Clayton Kershaw, better bunter than Jesus Guzman.
The Dodgers have had a magnificent start to their season, with the number three figuring prominently on Sunday. Matt Kemp had three hits and homered for his third straight day, Clayton Kershaw had three walks and three strikeouts in his third start of the season, and the Dodgers got three surprising outs on a sacrifice attempt by San Diego.
The result was a 5-4 win and a third three-game winning streak for the Dodgers, with the last two three-game winning streaks just happening to come back-to-back.

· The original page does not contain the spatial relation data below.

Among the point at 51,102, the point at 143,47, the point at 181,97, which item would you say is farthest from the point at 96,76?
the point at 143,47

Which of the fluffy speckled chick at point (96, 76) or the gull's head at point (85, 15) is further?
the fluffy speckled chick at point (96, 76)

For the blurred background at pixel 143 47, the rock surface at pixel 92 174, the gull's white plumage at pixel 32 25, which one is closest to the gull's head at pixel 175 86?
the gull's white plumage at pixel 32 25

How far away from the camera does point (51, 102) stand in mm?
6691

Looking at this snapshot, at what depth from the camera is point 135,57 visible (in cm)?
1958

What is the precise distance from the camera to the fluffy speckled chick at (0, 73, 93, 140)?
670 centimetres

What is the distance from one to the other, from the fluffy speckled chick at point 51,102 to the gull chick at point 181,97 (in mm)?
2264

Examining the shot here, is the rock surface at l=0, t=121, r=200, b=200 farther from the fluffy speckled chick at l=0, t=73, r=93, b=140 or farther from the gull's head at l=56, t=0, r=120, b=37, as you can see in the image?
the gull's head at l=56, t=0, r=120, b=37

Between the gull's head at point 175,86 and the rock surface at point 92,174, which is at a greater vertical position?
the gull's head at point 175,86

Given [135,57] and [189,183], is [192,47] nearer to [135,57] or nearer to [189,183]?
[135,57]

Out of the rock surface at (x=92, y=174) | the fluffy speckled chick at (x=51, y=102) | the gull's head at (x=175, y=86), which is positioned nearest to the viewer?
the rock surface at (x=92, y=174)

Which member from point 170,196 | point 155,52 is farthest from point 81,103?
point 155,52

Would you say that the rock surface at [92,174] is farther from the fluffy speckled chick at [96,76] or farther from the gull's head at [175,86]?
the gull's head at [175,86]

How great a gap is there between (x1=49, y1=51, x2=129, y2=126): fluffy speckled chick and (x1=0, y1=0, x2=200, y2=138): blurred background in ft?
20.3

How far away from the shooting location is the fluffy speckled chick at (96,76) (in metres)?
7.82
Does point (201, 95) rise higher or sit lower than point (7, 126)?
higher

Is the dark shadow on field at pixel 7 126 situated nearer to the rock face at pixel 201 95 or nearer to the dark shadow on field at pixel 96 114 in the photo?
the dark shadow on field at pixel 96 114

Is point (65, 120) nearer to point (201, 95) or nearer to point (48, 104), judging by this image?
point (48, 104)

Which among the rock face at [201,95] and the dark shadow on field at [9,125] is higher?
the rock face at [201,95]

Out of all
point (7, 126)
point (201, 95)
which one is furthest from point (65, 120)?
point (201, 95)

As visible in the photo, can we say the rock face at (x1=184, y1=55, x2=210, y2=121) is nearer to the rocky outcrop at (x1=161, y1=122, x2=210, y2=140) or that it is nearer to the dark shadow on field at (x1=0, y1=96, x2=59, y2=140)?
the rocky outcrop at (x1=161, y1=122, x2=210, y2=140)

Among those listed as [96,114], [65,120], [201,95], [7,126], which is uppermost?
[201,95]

The Dodgers were in trouble in the top of the ninth, with two Padres on base with nobody out in a tie game. What happened next was one of the most bizarre plays you will ever see. Jesus Guzman tried to bunt, but the pitch from Javy Guerra sailed up and in and Guzman tried to get out of the way.
The ball hit Guzman's bat, and the rest is history. The Dodgers turned their first triple play since June 13, 1998.
"Javy was trying to pop him up there, up and in, and breaks his bat and the ball just kind of rolls out in front. At that point everyone just assumed the ball was foul but it's laying there in fair territory," manager Don Mattingly said. "A.J. [Ellis] really, heads up on that play. Good for us."
There were three key questions, two of which were answered by home plate umpire and crew chief Dale Scott:
1) Did the ball hit Guzman?
"We didn't have the ball hitting the batter. We talked on the field, my 3 partners and I, and we never had the ball hitting the batter," said Scott, who spoke with pool reporter Tony Jackson of ESPN LA.
2) Was the ball fair or foul?
"I didn't see where the ball was. I saw it trickle in front of the plate. Without having seen it hit, I have to assume that's a fair ball," Scott said.
3) Did Scott call foul ball?
In the video that is certainly what it looks like as Scott threw his hands up, though unfortunately this was not addressed after the game by Scott, though it seemed clear that Scott at least did not audibly call foul.
Guerra said it reminded him of a similar game last year, also against the Padres, on July 8. In that game, Guerra allowed two runners on to leadoff the inning, then came up and in on Rob Johnson, who was trying to bunt. In that case, the ball hit Johnson and the bases were loaded with nobody out. Guerra wiggled out of that jam for the save, and on Sunday was the benefactor of the 2-5-6-3 triple play.
Were the Dodgers incredibly fortunate? Absolutely. But the Padres decided to sacrifice with their cleanup hitter, and that's a decision they have to own.
The Ups And Downs Of Dee
Shortstop Dee Gordon had an up and down day. On one hand he had the game-winning hit, one of his two knocks, and two stolen bases. But he also had one error and really a second one that was called a base hit on Orlando Hudson's potential inning-ending double play ball in the sixth. Then again, Gordon also made a great over the shoulder catch in the top of the eighth in left center field.
"Dee was a little rough today, but that's alright," Mattingly said. "He's young. He's a kid. We're not worried about him."
Clayton Kershaw lost his control in the top of the sixth inning with three walks, prematurely ending his day. He gave up four runs, including three earned runs, and eight hits.
"They battled Clayton all day long. He was on the ropes pretty much every inning. They kept the pressure on," Mattingly said.
Kershaw through three starts has a 2.35 ERA but no wins to show for it, which is weird since the team is 9-1. But Kershaw isn't concerned.
"I don't care about winning individually. I want to pitch better. I didn't pitch that well today," Kershaw said. "Wins will come with pitching better, and getting deeper into games and doing some of those things that right now aren't coming so easily."
Beast Mode Updates Never Sleep
Matt Kemp had three more hits today, including his fourth home run during the three-game series. It was the sixth of the season for Kemp, who has hit all of his home runs against San Diego pitching this year. Kemp joined Don Demeter (1959) and Wally Moon (1961) as the only Los Angeles Dodgers to hit six home runs in the team's first 10 games, per ESPN Stats & Info.
Through 10 games, Kemp is hitting .487/.523/1.026 with six home runs, 16 RBI, and 13 runs scored.
"If you get a home run every game and getting hits every game, and multi-hit games, not to say we don't expect for him to be like that, but it's unbelievable what he's doing," Kershaw said of Kemp. "He's the best player in baseball, and probably the world right now. It's pretty ridiculous."